Exercise objective
Please pull out every line in the data below that contains the word "groups".

——————

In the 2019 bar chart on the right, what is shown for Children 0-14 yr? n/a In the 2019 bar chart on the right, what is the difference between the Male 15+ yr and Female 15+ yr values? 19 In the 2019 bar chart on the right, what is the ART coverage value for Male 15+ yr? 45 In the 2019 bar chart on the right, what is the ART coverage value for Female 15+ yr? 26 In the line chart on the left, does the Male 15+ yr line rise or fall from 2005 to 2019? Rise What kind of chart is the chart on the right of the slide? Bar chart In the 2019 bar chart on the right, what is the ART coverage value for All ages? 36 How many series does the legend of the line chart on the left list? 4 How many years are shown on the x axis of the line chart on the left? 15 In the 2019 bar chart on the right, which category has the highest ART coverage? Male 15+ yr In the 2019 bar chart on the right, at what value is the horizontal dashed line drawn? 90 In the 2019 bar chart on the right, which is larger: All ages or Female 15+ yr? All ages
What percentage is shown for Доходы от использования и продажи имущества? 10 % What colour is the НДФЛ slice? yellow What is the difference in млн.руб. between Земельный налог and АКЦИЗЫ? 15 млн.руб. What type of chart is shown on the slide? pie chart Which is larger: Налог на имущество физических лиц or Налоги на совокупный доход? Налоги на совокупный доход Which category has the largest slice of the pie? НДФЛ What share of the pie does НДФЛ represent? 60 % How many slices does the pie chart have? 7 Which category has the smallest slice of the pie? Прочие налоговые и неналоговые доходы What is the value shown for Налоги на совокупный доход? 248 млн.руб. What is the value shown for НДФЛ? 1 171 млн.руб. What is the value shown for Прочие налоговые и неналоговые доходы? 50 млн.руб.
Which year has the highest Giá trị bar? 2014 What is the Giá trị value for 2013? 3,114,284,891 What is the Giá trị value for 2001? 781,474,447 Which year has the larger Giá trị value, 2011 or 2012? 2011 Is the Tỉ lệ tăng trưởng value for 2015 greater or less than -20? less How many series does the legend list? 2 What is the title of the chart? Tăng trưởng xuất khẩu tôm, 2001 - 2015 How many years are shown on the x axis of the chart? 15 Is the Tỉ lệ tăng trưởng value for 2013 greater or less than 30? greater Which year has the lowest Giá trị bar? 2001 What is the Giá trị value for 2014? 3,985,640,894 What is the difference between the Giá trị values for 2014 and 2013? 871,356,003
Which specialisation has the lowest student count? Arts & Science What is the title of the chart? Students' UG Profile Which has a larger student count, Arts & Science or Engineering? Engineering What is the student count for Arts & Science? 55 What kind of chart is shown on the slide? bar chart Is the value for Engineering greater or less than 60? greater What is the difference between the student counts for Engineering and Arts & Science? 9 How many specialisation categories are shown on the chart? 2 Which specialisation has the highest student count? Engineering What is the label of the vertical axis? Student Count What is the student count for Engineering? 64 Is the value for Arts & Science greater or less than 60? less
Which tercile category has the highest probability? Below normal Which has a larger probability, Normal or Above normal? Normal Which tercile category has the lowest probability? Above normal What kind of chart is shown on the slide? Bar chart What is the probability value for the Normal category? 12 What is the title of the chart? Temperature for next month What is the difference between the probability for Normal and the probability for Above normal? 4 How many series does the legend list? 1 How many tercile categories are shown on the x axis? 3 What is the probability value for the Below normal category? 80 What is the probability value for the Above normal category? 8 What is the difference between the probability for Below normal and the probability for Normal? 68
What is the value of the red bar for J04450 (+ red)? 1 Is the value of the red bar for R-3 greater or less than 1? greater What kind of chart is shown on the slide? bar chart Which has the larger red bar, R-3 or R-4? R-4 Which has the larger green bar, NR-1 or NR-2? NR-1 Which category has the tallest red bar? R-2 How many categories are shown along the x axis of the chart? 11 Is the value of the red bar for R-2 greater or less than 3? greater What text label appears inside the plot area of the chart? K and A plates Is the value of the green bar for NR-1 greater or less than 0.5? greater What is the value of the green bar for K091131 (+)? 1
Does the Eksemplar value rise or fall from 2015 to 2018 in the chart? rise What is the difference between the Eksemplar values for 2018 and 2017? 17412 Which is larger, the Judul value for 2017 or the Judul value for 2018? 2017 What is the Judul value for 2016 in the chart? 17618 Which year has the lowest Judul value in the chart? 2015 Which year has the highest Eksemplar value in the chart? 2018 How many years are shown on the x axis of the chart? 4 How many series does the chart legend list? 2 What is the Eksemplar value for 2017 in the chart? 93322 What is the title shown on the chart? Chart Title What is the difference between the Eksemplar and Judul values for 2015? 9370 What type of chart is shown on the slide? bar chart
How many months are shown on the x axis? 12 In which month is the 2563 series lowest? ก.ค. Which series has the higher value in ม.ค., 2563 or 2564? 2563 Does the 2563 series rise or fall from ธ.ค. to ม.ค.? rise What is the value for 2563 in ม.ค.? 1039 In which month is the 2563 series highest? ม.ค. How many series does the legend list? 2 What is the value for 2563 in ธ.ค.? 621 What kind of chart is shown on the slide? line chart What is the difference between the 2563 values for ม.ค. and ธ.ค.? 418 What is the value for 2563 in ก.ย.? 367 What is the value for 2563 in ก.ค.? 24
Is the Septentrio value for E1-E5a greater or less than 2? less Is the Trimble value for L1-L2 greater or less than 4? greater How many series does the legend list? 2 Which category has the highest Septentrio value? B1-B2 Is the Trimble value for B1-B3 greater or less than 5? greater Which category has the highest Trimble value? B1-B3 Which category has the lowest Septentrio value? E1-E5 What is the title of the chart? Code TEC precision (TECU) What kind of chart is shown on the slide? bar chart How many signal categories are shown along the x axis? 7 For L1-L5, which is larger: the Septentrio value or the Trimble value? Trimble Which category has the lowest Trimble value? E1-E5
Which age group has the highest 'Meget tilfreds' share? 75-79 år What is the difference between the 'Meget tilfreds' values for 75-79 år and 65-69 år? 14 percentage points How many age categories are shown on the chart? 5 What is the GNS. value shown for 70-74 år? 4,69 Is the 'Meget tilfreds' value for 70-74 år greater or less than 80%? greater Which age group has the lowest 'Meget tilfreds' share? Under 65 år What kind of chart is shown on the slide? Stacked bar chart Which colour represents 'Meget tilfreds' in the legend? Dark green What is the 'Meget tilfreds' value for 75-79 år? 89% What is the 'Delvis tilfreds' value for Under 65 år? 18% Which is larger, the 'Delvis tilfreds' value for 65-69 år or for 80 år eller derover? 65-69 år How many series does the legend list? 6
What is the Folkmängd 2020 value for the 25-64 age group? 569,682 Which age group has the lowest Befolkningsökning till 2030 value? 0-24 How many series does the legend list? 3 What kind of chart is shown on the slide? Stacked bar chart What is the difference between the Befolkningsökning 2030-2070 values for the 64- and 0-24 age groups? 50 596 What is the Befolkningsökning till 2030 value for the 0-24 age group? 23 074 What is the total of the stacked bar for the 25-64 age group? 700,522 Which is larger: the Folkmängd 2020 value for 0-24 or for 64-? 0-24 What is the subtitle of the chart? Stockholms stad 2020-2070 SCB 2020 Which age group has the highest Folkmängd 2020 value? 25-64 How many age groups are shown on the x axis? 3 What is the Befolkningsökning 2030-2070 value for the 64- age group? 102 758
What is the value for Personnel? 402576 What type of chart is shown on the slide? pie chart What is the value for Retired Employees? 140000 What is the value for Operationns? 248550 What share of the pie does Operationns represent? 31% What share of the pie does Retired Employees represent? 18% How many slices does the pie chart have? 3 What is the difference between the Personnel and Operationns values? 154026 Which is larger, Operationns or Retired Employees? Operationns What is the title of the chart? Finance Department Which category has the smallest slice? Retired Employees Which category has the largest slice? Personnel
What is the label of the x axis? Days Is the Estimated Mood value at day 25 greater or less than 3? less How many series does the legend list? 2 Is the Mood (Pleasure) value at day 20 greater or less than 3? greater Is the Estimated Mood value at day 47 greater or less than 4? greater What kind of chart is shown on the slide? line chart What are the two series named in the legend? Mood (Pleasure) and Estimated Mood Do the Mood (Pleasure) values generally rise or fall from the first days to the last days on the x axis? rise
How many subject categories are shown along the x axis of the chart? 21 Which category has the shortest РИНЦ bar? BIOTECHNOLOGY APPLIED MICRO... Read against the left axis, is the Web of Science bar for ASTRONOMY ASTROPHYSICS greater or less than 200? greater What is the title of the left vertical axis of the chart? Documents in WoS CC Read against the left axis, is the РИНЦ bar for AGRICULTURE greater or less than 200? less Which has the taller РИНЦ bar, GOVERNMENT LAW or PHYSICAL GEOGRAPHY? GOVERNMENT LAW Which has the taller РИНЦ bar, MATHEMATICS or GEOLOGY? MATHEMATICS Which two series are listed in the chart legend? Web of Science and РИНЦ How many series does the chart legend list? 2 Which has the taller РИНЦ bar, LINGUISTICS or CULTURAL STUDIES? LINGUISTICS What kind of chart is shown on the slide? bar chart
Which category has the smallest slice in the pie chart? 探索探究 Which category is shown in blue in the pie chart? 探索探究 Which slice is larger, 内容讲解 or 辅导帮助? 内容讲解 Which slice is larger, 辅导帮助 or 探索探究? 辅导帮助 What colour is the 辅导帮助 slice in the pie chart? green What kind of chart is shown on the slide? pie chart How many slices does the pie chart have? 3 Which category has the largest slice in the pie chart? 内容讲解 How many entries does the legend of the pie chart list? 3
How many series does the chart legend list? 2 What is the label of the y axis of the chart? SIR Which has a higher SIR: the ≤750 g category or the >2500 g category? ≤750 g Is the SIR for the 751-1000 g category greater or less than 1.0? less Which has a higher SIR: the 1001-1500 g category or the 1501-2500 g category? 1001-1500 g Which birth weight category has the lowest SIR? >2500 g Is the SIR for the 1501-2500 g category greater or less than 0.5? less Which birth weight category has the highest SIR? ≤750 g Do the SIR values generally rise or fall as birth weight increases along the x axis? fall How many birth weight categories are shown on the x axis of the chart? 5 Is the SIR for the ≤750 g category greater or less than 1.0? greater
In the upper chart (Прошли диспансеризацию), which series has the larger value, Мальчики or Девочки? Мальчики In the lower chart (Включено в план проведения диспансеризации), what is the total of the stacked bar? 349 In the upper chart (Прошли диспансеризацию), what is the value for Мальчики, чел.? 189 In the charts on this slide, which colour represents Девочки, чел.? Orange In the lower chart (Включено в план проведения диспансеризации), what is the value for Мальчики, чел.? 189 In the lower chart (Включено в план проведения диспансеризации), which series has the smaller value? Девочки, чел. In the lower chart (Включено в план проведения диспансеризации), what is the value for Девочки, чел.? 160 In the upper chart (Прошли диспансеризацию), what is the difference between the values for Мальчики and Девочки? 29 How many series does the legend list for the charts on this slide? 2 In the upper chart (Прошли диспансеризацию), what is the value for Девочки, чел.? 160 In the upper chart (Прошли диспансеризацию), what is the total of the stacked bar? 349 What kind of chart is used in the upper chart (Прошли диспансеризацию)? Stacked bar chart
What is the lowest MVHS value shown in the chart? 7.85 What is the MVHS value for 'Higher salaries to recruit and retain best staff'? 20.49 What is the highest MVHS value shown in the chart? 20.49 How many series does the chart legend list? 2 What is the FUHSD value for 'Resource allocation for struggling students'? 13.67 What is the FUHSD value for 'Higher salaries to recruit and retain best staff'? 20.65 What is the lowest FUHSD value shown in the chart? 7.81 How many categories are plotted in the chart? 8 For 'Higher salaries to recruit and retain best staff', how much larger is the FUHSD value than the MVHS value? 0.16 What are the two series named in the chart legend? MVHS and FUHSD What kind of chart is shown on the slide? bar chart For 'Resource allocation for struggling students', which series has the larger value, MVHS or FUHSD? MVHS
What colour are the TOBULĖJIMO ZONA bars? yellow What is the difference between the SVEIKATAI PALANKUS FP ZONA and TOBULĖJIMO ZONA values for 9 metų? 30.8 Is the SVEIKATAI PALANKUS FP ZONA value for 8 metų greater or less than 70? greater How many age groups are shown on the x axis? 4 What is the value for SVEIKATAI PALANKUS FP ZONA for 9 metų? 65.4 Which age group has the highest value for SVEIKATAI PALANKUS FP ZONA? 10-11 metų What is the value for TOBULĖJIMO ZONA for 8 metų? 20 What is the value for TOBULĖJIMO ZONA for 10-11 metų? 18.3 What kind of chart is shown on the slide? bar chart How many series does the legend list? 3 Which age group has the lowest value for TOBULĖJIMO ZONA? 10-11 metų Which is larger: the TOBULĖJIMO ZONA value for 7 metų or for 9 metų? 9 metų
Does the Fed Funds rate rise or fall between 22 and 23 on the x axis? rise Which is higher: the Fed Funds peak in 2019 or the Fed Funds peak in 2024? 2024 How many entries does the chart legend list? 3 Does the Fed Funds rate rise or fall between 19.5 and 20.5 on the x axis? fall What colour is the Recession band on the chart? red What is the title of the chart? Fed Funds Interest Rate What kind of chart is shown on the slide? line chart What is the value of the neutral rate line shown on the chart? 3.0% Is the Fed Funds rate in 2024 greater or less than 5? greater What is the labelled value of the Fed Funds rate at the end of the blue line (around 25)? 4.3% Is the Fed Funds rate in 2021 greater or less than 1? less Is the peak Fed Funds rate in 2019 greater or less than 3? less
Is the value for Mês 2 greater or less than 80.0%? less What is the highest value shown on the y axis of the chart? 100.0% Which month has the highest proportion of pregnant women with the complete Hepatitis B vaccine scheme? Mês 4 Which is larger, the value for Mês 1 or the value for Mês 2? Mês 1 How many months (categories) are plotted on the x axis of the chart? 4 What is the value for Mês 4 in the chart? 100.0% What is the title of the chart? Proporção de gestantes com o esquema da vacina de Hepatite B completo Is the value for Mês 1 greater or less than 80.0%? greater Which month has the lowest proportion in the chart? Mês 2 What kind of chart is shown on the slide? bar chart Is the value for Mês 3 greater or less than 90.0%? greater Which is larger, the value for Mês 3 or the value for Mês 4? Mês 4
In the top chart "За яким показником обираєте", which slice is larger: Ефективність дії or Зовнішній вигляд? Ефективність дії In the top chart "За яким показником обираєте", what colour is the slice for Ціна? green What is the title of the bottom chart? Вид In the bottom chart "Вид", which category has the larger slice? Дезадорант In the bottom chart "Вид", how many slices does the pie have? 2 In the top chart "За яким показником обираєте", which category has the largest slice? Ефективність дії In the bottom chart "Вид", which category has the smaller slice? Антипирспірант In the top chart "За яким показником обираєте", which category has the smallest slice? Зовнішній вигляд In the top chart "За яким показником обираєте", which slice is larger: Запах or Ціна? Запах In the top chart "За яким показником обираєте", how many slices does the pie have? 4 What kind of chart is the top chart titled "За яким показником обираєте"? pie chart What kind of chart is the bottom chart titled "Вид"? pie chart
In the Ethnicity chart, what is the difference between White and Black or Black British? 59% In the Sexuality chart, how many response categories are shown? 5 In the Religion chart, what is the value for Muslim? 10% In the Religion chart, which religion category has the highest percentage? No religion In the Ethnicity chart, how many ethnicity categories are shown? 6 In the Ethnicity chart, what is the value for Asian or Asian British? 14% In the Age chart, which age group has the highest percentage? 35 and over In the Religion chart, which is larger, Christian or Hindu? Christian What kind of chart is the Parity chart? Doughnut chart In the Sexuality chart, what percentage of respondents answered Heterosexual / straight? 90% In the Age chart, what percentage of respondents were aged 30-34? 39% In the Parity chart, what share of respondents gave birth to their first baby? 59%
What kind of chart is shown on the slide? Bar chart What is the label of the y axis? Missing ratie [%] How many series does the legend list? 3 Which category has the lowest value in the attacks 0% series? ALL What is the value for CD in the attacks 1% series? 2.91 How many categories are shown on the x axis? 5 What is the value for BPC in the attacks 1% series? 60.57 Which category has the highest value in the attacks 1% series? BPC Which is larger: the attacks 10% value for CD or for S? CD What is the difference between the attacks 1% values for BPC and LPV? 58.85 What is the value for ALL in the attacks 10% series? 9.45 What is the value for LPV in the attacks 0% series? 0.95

——————

Written answer
What is the Folkmängd 2020 value for the 25-64 age group? 569,682 Which age group has the lowest Befolkningsökning till 2030 value? 0-24 How many series does the legend list? 3 What kind of chart is shown on the slide? Stacked bar chart What is the difference between the Befolkningsökning 2030-2070 values for the 64- and 0-24 age groups? 50 596 What is the Befolkningsökning till 2030 value for the 0-24 age group? 23 074 What is the total of the stacked bar for the 25-64 age group? 700,522 Which is larger: the Folkmängd 2020 value for 0-24 or for 64-? 0-24 What is the subtitle of the chart? Stockholms stad 2020-2070 SCB 2020 Which age group has the highest Folkmängd 2020 value? 25-64 How many age groups are shown on the x axis? 3 What is the Befolkningsökning 2030-2070 value for the 64- age group? 102 758
What colour are the TOBULĖJIMO ZONA bars? yellow What is the difference between the SVEIKATAI PALANKUS FP ZONA and TOBULĖJIMO ZONA values for 9 metų? 30.8 Is the SVEIKATAI PALANKUS FP ZONA value for 8 metų greater or less than 70? greater How many age groups are shown on the x axis? 4 What is the value for SVEIKATAI PALANKUS FP ZONA for 9 metų? 65.4 Which age group has the highest value for SVEIKATAI PALANKUS FP ZONA? 10-11 metų What is the value for TOBULĖJIMO ZONA for 8 metų? 20 What is the value for TOBULĖJIMO ZONA for 10-11 metų? 18.3 What kind of chart is shown on the slide? bar chart How many series does the legend list? 3 Which age group has the lowest value for TOBULĖJIMO ZONA? 10-11 metų Which is larger: the TOBULĖJIMO ZONA value for 7 metų or for 9 metų? 9 metų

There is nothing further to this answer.